Wyoming lawmakers introduced a joint resolution encouraging a ban on electric vehicles in the state Friday, but sponsors of the resolution said that their goal was to promote a larger conversation rather than impose an actual ban.

The resolution, introduced to the state legislature on Friday, was sponsored by six Republican state legislators who said in the joint resolution that they support the goal of phasing out electric vehicles by 2035. The resolution’s sponsors said that their goal was to spark larger conversation about banning certain kinds of vehicles in the wake of many states approving bans on gas-powered vehicles in the future.

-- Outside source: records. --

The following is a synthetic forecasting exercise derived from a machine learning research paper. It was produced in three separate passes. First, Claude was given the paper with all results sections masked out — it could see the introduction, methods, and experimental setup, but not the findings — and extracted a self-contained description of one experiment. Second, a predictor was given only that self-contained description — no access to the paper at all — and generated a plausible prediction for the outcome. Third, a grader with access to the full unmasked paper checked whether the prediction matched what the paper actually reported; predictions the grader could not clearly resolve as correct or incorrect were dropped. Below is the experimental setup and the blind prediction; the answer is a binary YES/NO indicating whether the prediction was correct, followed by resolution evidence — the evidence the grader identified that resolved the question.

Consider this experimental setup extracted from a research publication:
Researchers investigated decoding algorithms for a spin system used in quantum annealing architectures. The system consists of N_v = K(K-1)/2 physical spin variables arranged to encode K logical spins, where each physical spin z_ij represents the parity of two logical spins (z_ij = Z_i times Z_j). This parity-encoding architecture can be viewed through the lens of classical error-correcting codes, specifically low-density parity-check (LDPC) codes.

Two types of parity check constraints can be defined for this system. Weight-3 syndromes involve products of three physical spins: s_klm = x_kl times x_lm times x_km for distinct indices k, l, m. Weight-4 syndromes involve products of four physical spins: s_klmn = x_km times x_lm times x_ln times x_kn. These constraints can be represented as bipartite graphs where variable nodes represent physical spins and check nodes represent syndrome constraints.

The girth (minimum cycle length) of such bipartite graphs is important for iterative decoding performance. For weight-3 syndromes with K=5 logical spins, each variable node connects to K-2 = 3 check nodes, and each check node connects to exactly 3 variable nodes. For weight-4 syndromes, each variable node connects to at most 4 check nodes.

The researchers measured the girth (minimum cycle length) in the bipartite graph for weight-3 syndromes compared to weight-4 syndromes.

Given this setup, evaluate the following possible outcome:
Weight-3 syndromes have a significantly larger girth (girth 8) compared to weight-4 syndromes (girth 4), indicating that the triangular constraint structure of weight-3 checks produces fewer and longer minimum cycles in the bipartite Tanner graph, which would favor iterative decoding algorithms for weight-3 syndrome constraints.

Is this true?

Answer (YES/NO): NO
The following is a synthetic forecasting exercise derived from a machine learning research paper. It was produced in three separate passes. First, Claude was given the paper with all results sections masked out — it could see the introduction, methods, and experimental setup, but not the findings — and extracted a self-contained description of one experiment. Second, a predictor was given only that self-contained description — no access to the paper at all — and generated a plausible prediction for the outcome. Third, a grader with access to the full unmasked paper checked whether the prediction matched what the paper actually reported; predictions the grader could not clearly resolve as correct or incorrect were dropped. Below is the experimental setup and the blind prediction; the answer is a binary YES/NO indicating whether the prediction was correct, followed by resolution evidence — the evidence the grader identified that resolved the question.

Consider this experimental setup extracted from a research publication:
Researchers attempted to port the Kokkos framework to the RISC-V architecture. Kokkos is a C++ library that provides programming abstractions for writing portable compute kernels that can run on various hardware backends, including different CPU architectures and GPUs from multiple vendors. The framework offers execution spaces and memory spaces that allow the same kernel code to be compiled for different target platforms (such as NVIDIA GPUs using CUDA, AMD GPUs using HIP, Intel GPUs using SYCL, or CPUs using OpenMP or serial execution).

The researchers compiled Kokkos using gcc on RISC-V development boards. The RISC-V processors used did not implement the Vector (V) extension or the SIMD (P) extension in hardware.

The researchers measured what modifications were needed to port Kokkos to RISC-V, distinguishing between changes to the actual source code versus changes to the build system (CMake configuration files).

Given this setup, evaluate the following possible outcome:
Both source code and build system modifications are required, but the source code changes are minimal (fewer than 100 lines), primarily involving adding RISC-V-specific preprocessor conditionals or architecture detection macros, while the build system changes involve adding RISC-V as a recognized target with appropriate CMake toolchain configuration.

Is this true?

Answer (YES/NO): NO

State Sen. Ed Cooper (R), a co-sponsor of the resolution, said in a phone interview that the resolution is meant to show that a ban on gas-powered vehicles is an “assault” on Wyoming’s oil industries and their way of life. He said sponsors got what they wanted out by provoking a national conversation about bans on gas-powered vehicles, and that an actual ban on electric vehicles would be “ludicrous.”

“I think the thought of an electric vehicle ban is truly completely ludicrous, but it’s no more ludicrous than a ban on gasoline powered vehicles,” he said.

Cooper said about three-quarters of responses to the resolution have been “positive,” but it’s time for the lawmakers to think more “productively” now that they sent their message and promoted conversation about the proposed gasoline vehicle bans in other states.

“Will other states step forward, I don’t know,” he said. “We did our part, we made our statement and that’s pretty much where we’re at.”

On the other hand, 15 other states, including New York and California, have moved to ban gas-powered vehicle sales by 2035 to reduce vehicle emissions to zero. Cooper said in a phone call that the resolution was a response to gas-powered vehicle bans in states like California.

The last clause of the joint resolution instructed Wyoming’s secretary of state to send a copy of the bill to the California governor, who has backed his state’s ban on gas-powered vehicles throughout his governorship.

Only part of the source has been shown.